Unlike money, the Force sometimes sleeps, but this festive season, when The Force Awakens, it has the power to be the biggest opening weekend for a film ever. It will make an obscene amount of money estimated to be somewhere between $185 million and $210 million, and there'll be no corner of the known galaxy, no matter how dark or remote, where you can hide from its imperial might.
The hype surrounding the new Star Wars film will hunt you down, find you, and force you to have an opinion on it one way or the other.
Disney's Machiavellian marketing and merchandise monster has been limbering up for many a moon now, and it's almost fight night for the many-headed best.
Of course, once upon a time, long ago in a galaxy far, far, away, a relatively unknown filmmaker named George Lucas came up with the crazy idea of setting a soap opera in space about intergalactic knights. He called it Star Wars, and serious directors and theatrical thespians scornfully laughed at such "fairytale rubbish."
However, the bearded visionary who reached for the stars and brought back Darth Vader, had the last laugh. The film went on to become a runaway success and made its creator a lot of dough. It also spawned a series of films, a franchise, and a made-up universe which people take a little too seriously for their own good.

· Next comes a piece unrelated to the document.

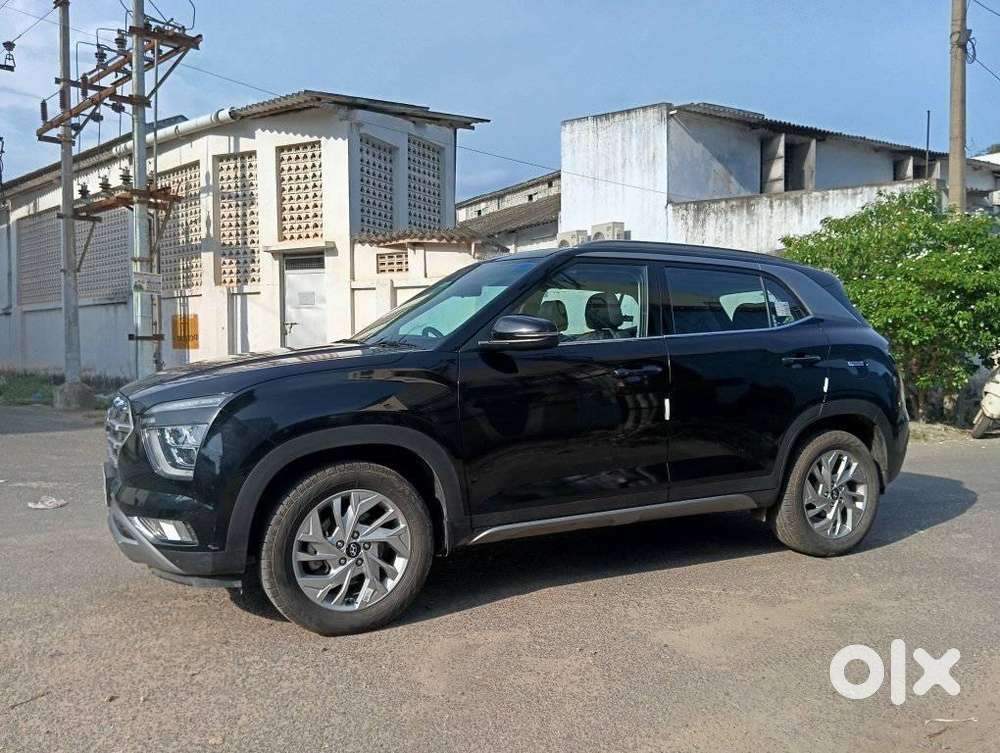 Hyundai Creta 1.6 Sx Vtvt (o) Executive, 2022, Petrol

Yet the hysteria surrounding the new film hasn't just reached a fever pitch -- it's become a mental disorder all of its own. Grown men are practically crying in anticipation of seeing Luke Skywalker again, albeit a slightly tubby one with an unkempt beard. Serious broadsheets are running probing editorials earnestly gushing "Star Wars 7: The Force Awakens - what we learned from the Thanksgiving trailer." And where once the internet was riddled with conspiracy theories about "Who killed Princess Diana?" And "What really happened to the Twin Towers?" we are now plagued with lengthy tirades concerning the true identity and nature of Darth Vader wannabe Kylo Ren.

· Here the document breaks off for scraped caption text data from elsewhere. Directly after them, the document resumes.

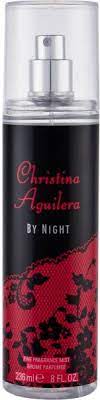 Sprej për trup Chrisitna Aguilera By Night, 236 ml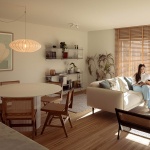 Varandas de Salgueiros公寓，葡萄牙 / Floret Arquitectura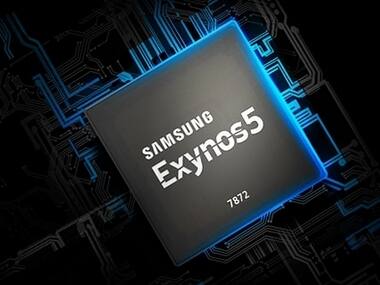 Samsung launches its Exynos 5 Series (7872) SoC for mid-range smartphones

Heavens preserve us. It's enough to drive one to reach for their nearest lightsaber and go mental.
Yet all the anticipation is definitely building up into the sort of anti-climax that, like the Death Star, could destroy a planet. In the mid-1970s, when Star Wars was first unleashed, its key appeal was its pace, special effects, simple story, and a catchy and majestic soundtrack by John Williams.

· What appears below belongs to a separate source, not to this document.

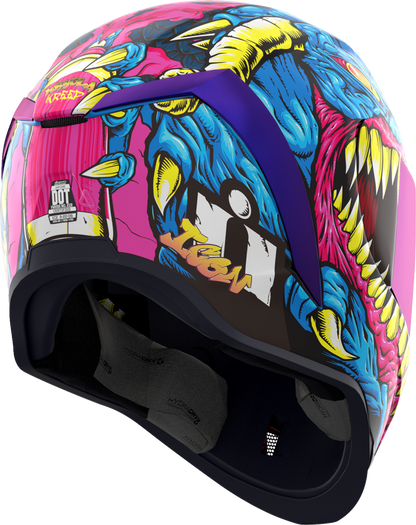 ICON Airform™ Helmet - Kryola Kreep - MIPS® - Blue - XS 10116960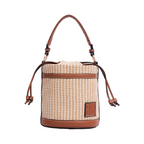 Artisan Vovage – Bucket Bag – Brown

Kids lapped it up, and the story just about justified three films. However, after The Return of the Jedi, a lone voice of reason should have said, "That's quite enough ladies and gentleman, move on if you please."
But we didn't. The Star Wars fans grew old, and with age came a fierce fanaticism and disturbing obsession. Star Wars was a part of our youth, and we couldn't let it go. Thus, we were subjected to the grotesque pantomime and dire travesty known as the prequels. The Phantom Menace, anyone? Remember how much hype surrounded that little nugget and just how pathetic a film it turned out to be?
Of course, there's a lot of fanfare that The Force Awakens will blow the prequels out of the water. Sorry boss, that's just not good enough. If it's not better, and by a large margin (doubtful) than the first three, what's the point in flogging this dead horse, again and again and again?
Last but not least, Star Wars is really a tragedy of Shakespearian proportions, and it revolves around one character and one charter alone -- Darth Vader. Darth is now out of the picture, so what exactly is the point in the Force Awakens except an empty but extremely profitable exercise in nostalgia?